After Meta, it seems now it is the turn of OpenAI’s to get into trouble with Indian authorities and the law of the land. But unlike Meta, to make the matters worse for itself, OpenAI has a who’s who of Indian media on its wrong side who have joined and threw weight behind the original petitioner book publishers association who have accused OpenAI of using their content without their permission to train its AI bot ChatGPT.
But instead of striking a deal with these content creators – book publishers and news organisations – OpenAI is defiant saying the content is “freely” available and it is using it in the interest of public.
To make matters worse for itself, it is needling the Indian courts by questioning their jurisdiction, saying Indian law does not apply on as OpenAI does not have any business presence in India. This is an argument which courts have thrown out of window decades ago when cross-border digital paratroopers indulging in activities in Indian digital space while keeping their physical presence (servers) in other countries. Nothing can annoy courts more thoroughly than this. By that argument hacking can never be a crime because hackers do not have an office here.
Argument put forward by OpenAI in Delhi High Court that the content it was lifting was freely and openly available, is just specious. It is important to understand that the “content” it says is “freely available” is actually a “product” of petitioners (the content creators, book publishers and media houses). And like any other product, there is an investment that has gone into it, from salaries of journalists, writers. designers, and a batteriy of editors in the backend to operations and infrastructure. There are journalists who have burned midnight oil to produce that content that OpenAI is saying “freely” available. Not to mention the huge everyday running expenditures. So it has not come free. It is like telling a brand that your product was “openly” available, so I picked it up and put it up in my showcase.

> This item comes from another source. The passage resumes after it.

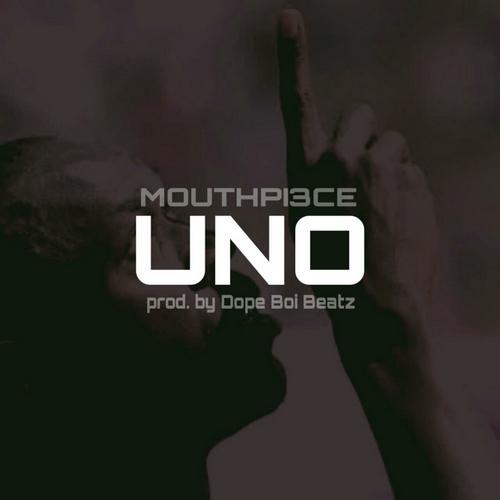 mouthpi3ce-uno-500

Even from the pragmatic angle, how helpful such a confrontation with media will be, when OpenAI which is in race to grab a pie in world’s largest digital market with highest number smartphone users, it will have think for itself. Unlike other small countries, Indian media is still a veritable force that can ramp up campaigns that has made even powerful governments to reverse their policies and businesses to wind up.
Then, there is an altogether different aspect of this challenge. AI is not a perfect thing and is known to make mistakes. Brand reputation of original news sources also gets hit because of the false or misattribution in reports generated by AI. So the argument that it quoting the sources and in a way promoting those brands is not going down anyone’s throat.

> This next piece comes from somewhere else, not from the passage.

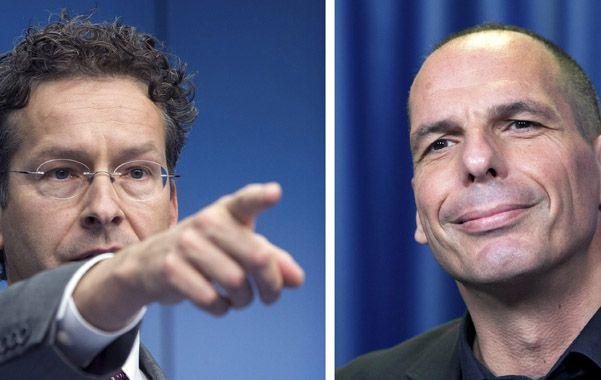 Choque. El holandés Dijsselbloem y el griego Varoufakis quedaron definitivamente en veredas opuestas.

Petitioners in this matter which include media heavyweights such as Hindustan Times, Indian Express, NDTV, news agency ANI and book publishers such as Bloomsbury, Penguin Random House, and Cambridge University Press have demanded that OpenAI cease using their copyrighted material or provide compensation. But OpenAI has rejected the demand and has asserted that it is going by the fair use policy of publicly available data.
Challenging the Indian courts’ jurisdiction, neither compensating nor making some content sharing business arrangement, is not going to help the godfather of ChatGPT.
It will be mistake on part of ChatGPT to treat its win in legal battle in November 2024 with American news outlets Raw Story and AlterNet as some kind of precedent. The U.S. District Judge Colleen McMahon dismissed the plea against OpenAI of using their articles without permission to train its language models. But the dismissal was based on failure of news outlets to provide evidence of harm and was not on the merit of their challenge. The judge allowed the news outlets to amend their plaint and come back again.
Almost all cases around the world against OpenAI are related to an unauthorized use of copyrighted materials to train AI models. These cases highlight the ongoing global tension between AI development and the protection of intellectual property rights. As AI models increasingly rely on vast datasets, often sourced from existing copyrighted materials, the legal frameworks governing such use are being actively challenged by all the content creators. The way to resolution does not go through the corridor of courts but through the company’s own policy cabinets.